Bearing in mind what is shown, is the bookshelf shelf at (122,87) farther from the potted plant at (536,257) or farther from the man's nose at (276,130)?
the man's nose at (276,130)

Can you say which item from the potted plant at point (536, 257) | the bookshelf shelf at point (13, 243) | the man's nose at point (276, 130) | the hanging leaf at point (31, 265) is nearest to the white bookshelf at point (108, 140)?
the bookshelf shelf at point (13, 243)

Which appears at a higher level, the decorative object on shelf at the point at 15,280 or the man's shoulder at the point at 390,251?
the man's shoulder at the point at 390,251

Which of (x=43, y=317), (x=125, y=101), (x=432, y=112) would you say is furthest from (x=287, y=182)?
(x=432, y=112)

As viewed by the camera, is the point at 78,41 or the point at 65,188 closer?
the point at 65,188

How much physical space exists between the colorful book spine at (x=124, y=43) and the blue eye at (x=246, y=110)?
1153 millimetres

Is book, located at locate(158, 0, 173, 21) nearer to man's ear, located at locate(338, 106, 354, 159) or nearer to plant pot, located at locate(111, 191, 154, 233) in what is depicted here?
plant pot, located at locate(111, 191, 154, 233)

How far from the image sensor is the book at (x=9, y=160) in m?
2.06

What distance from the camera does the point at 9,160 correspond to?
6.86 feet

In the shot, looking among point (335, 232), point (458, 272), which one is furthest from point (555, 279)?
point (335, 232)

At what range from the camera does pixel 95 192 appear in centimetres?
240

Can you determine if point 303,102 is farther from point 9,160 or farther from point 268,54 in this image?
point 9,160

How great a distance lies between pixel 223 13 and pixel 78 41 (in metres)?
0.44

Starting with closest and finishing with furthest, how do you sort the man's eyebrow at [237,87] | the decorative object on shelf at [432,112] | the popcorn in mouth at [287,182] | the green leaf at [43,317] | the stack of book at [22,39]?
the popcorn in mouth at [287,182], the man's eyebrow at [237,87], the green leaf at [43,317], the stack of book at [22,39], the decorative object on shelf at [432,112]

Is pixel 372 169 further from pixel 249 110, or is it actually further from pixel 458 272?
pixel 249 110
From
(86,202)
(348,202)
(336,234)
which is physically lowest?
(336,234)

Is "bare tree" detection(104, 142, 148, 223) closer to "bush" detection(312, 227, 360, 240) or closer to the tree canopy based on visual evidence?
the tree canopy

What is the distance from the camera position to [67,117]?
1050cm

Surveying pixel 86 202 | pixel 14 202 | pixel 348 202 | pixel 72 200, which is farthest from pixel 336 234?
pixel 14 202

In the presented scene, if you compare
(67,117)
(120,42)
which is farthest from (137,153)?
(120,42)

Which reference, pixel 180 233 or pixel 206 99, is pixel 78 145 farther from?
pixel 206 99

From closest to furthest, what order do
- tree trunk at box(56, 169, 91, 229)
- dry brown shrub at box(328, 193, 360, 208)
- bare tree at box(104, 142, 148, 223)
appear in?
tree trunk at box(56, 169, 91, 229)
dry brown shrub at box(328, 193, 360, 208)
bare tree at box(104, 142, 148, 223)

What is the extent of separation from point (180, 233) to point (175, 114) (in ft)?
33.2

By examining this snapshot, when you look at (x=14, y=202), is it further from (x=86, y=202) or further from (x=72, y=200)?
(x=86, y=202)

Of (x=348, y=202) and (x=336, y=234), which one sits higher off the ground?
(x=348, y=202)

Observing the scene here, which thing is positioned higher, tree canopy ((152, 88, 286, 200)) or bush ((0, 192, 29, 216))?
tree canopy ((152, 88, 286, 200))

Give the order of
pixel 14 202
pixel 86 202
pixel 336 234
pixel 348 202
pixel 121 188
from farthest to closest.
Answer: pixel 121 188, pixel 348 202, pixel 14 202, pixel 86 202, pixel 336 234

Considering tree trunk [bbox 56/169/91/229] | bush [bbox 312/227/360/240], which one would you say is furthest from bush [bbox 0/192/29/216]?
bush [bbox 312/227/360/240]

* PROBLEM TO WORK ON: Your task is to give the records above again, exactly.

* WRITTEN RESPONSE:
Bearing in mind what is shown, is the bookshelf shelf at (122,87) farther from the potted plant at (536,257) or farther from the man's nose at (276,130)?
the man's nose at (276,130)

Can you say which item from the potted plant at point (536, 257) | the bookshelf shelf at point (13, 243) | the man's nose at point (276, 130) | the hanging leaf at point (31, 265) is nearest to the white bookshelf at point (108, 140)?
the bookshelf shelf at point (13, 243)

Which appears at a higher level, the decorative object on shelf at the point at 15,280 or the man's shoulder at the point at 390,251?
the man's shoulder at the point at 390,251

Which of (x=43, y=317), (x=125, y=101), (x=432, y=112) would you say is furthest from (x=287, y=182)?
(x=432, y=112)

As viewed by the camera, is the point at 78,41 or the point at 65,188 closer?
the point at 65,188

How much physical space exists between the colorful book spine at (x=124, y=43) and the blue eye at (x=246, y=110)?
1153 millimetres

Is book, located at locate(158, 0, 173, 21) nearer to man's ear, located at locate(338, 106, 354, 159) or nearer to plant pot, located at locate(111, 191, 154, 233) in what is depicted here?
plant pot, located at locate(111, 191, 154, 233)

How far from the image sensor is the book at (x=9, y=160) in m?
2.06

What distance from the camera does the point at 9,160 correspond to?
6.86 feet

In the shot, looking among point (335, 232), point (458, 272), which one is furthest from point (555, 279)?
point (335, 232)

At what range from the camera does pixel 95 192 appear in centimetres?
240

Can you determine if point 303,102 is farther from point 9,160 or farther from point 268,54 in this image?
point 9,160

How great a distance lies between pixel 223 13 and pixel 78 41 (in metres)?
0.44

Starting with closest and finishing with furthest, how do you sort the man's eyebrow at [237,87] | the decorative object on shelf at [432,112] | the popcorn in mouth at [287,182] | the green leaf at [43,317] | the stack of book at [22,39]?
the popcorn in mouth at [287,182], the man's eyebrow at [237,87], the green leaf at [43,317], the stack of book at [22,39], the decorative object on shelf at [432,112]

Is pixel 372 169 further from pixel 249 110, or is it actually further from pixel 458 272?
pixel 249 110
From
(86,202)
(348,202)
(336,234)
which is physically lowest?
(336,234)

Is "bare tree" detection(104, 142, 148, 223) closer to "bush" detection(312, 227, 360, 240) or closer to the tree canopy based on visual evidence?
the tree canopy

What is the distance from the camera position to [67,117]?
1050cm

Surveying pixel 86 202 | pixel 14 202 | pixel 348 202 | pixel 72 200, which is farthest from pixel 336 234?
pixel 14 202

In the presented scene, if you compare
(67,117)
(120,42)
which is farthest from (137,153)?
(120,42)

Which reference, pixel 180 233 or pixel 206 99, is pixel 78 145 farther from?
pixel 206 99

From closest to furthest, what order do
- tree trunk at box(56, 169, 91, 229)
- dry brown shrub at box(328, 193, 360, 208)
- bare tree at box(104, 142, 148, 223)
appear in?
tree trunk at box(56, 169, 91, 229)
dry brown shrub at box(328, 193, 360, 208)
bare tree at box(104, 142, 148, 223)

What is the extent of separation from point (180, 233) to point (175, 114) (in ft)?
33.2

By examining this snapshot, when you look at (x=14, y=202), is it further from (x=86, y=202) or further from (x=72, y=200)?
(x=86, y=202)

Of (x=348, y=202) and (x=336, y=234), which one sits higher off the ground?
(x=348, y=202)

Observing the scene here, which thing is positioned higher, tree canopy ((152, 88, 286, 200)) or bush ((0, 192, 29, 216))?
tree canopy ((152, 88, 286, 200))

Give the order of
pixel 14 202
pixel 86 202
pixel 336 234
pixel 348 202
pixel 121 188
from farthest to closest.
Answer: pixel 121 188, pixel 348 202, pixel 14 202, pixel 86 202, pixel 336 234

Considering tree trunk [bbox 56/169/91/229] | bush [bbox 312/227/360/240], which one would you say is furthest from bush [bbox 0/192/29/216]?
bush [bbox 312/227/360/240]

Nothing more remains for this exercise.